Given problem »
Copy out the records from the line containing "Observing the photo, does" through the line containing "Is the point", both lines included, leaving out the pictures.

Records »
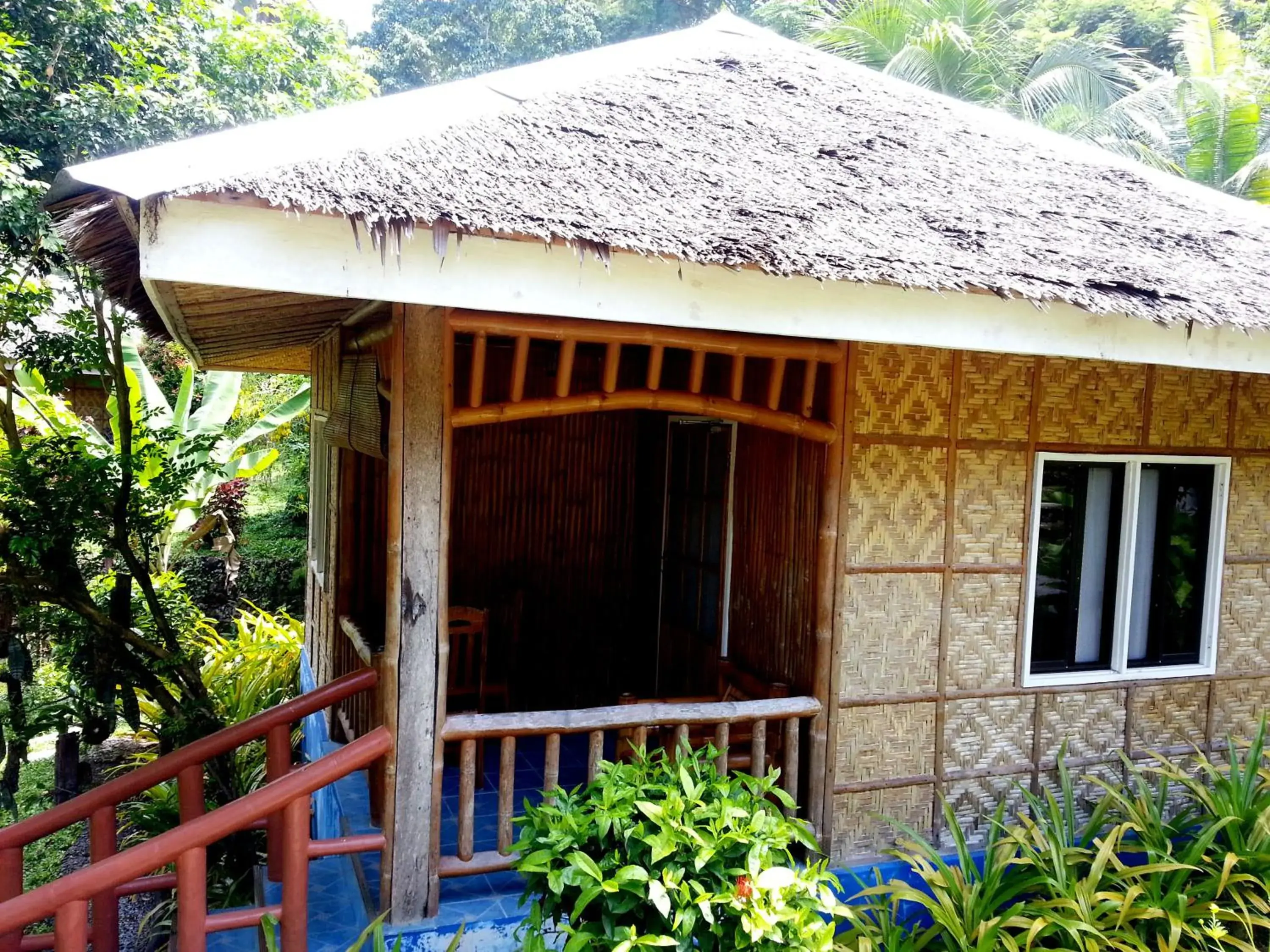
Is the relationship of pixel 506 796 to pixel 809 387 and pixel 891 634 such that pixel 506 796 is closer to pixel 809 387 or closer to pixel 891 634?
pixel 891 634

* * *

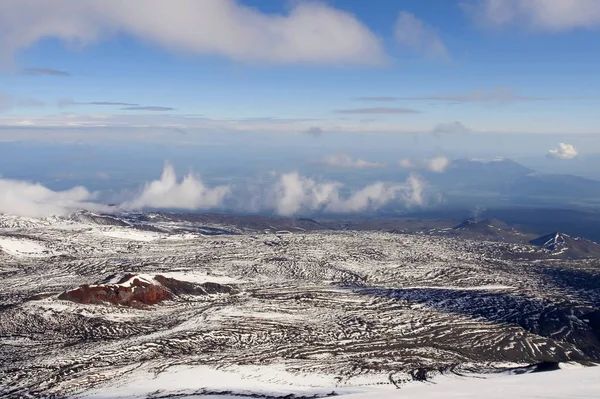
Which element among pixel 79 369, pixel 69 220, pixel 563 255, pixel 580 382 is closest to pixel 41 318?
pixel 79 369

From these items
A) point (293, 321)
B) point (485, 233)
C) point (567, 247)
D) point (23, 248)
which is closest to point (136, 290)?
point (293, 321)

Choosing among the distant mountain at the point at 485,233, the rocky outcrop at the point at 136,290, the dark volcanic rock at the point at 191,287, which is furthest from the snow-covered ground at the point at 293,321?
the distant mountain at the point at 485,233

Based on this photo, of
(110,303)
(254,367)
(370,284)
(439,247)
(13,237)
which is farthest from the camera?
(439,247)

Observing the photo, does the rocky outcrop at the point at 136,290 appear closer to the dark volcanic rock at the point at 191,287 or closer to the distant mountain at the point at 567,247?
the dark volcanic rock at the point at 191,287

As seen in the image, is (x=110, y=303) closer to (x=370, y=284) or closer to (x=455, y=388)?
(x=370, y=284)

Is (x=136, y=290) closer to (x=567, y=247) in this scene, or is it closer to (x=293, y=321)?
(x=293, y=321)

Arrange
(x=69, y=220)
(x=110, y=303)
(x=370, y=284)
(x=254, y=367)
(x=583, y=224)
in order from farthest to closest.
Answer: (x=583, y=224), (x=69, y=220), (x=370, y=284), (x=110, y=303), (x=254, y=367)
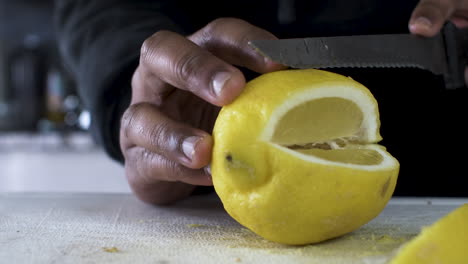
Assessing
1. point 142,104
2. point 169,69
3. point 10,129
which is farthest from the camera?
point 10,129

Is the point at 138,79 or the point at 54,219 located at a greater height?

Full answer »
Observing the photo, does the rocky outcrop at the point at 136,290 appear closer to the dark volcanic rock at the point at 191,287 or closer to the distant mountain at the point at 567,247?
the dark volcanic rock at the point at 191,287

As seen in the image, is (x=110, y=303) closer to (x=370, y=284) or closer to (x=455, y=388)?
(x=370, y=284)

Is (x=136, y=290) closer to (x=567, y=247) in this scene, or is it closer to (x=293, y=321)?
(x=293, y=321)

Arrange
(x=69, y=220)
(x=110, y=303)
(x=370, y=284)
(x=254, y=367)
(x=583, y=224)
in order from farthest to closest.
Answer: (x=583, y=224), (x=69, y=220), (x=370, y=284), (x=110, y=303), (x=254, y=367)
Assessing
1. point 142,104
2. point 169,69
3. point 10,129
which is farthest from the camera?
point 10,129

Is the point at 138,79 or the point at 54,219 located at a greater height?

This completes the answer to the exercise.